## Estratto
§
La vicina riforma della Legge 164/92, dettata più dall’adeguamento alla nuova Ocm che da un vero e proprio ripensamento dell’assetto complessivo delle denominazioni italiane, sta per lasciare sul campo una serie di possibili cambiamenti che, a ben guardare, avrebbero potuto mutare davvero la situazione, per certi versi caotica, della nostra produzione vitivinicola. Forse anche gli stessi estensori della legge “quadro” del vino italiano, dopo diciassette anni di onorato servizio che hanno dimostrato la validità del suo impianto generale, avrebbero richiesto un maggiore coraggio nel cambiamento di quel testo già molto avanzato, necessario non solo per adeguarsi all’Europa, ma anche per fornire al mondo del vino italiano strumenti all’altezza delle scelte strategiche e stilistiche che ne condizioneranno il prossimo futuro.
§
## Materiale fornito

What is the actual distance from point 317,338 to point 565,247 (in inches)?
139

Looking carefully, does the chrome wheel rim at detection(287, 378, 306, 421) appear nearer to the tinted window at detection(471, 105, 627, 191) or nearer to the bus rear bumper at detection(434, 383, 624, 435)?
§
## Da fare
Continua l'estratto sulla riforma della legge sul vino italiano, riprendendo subito dopo la sua ultima frase.

## Risultato
A partire dall’eccessivo numero di denominazioni che l’introduzione del Regolamento Ce 479/2008 invece di ridurre ha aumentato, con una corsa all’ultimo secondo per istituirne di nuove con i vecchi criteri nazionali un po’ in tutte le parti d’Italia, mentre sarebbe forse stato necessario cogliere l’occasione per eliminarne alcune, vista la loro poca o nulla incidenza sui mercati e vista la situazione di perdurante sovrapproduzione vinicola, arrivata ad una evidenza drammatica con l’attuale crisi economica generale, ma che già covava da tempo sotto la confortante “cappa” della distillazione di crisi.

L’arrivo della liberalizzazione dei diritti d’impianto, un provvedimento che, in qualche modo, dovrà essere bilanciato non solo quantitativamente con l’estirpazione, potrebbe minacciare il valore dei nostri territori ad alta vocazione viticola. E il sistema delle denominazioni italiane dovrebbe cercare di diventare più semplice e al contempo più rigoroso, legandosi, senza se e senza ma, ai luoghi e ai territori.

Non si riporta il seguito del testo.